#### What you have to do
For this listing, the lines between the one holding "Britain cancels surgeries, theresa" and the one holding "Mountain View With", inclusive, must be set down exactly.

#### Provided records
**********
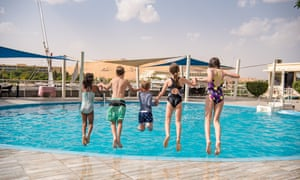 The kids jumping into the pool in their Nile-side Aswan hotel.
**********
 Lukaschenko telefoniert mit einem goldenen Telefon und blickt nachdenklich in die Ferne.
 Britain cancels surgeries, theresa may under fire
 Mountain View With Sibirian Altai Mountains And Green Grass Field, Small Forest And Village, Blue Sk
**********
#### Exercise solution
 Britain cancels surgeries, theresa may under fire
 Mountain View With Sibirian Altai Mountains And Green Grass Field, Small Forest And Village, Blue Sk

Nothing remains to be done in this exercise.